Another form of FCC technology useful in one or both of the dual risers described herein can be a process that employs a fluidized catalytic reactor to convert hydrocarbons, for example gas oil, to a higher value product stream rich in aromatics. This FCC technology is available by license from Kellogg Brown & Root under the trade designation SUPERFLEX.
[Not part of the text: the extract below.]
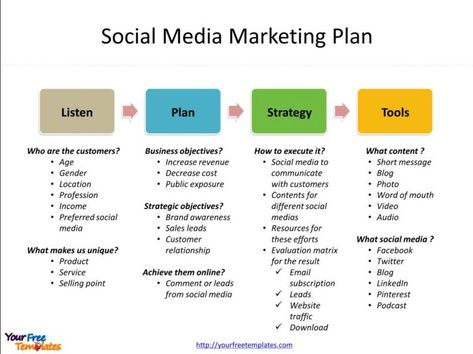 Social Media Marketing Business Plan Template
FCC naphtha can be re-cracked in the presence of a zeolitic catalysts such as gallium-promoted ZSM-5, with relatively high catalyst-to-oil ratios and high riser outlet temperatures, to produce aromatics. The riser can operate at a riser outlet temperature of from about 550° C. to about 720° C. (about 1000° F. to about 1400° F.). The operating pressure can range from about 40 kPa to about 700 kPa (about 5 psia to about 100 psia). Catalyst-to-oil ratios, measured in weight of catalyst to weight of oil, can range from about 5:1 to about 80:1.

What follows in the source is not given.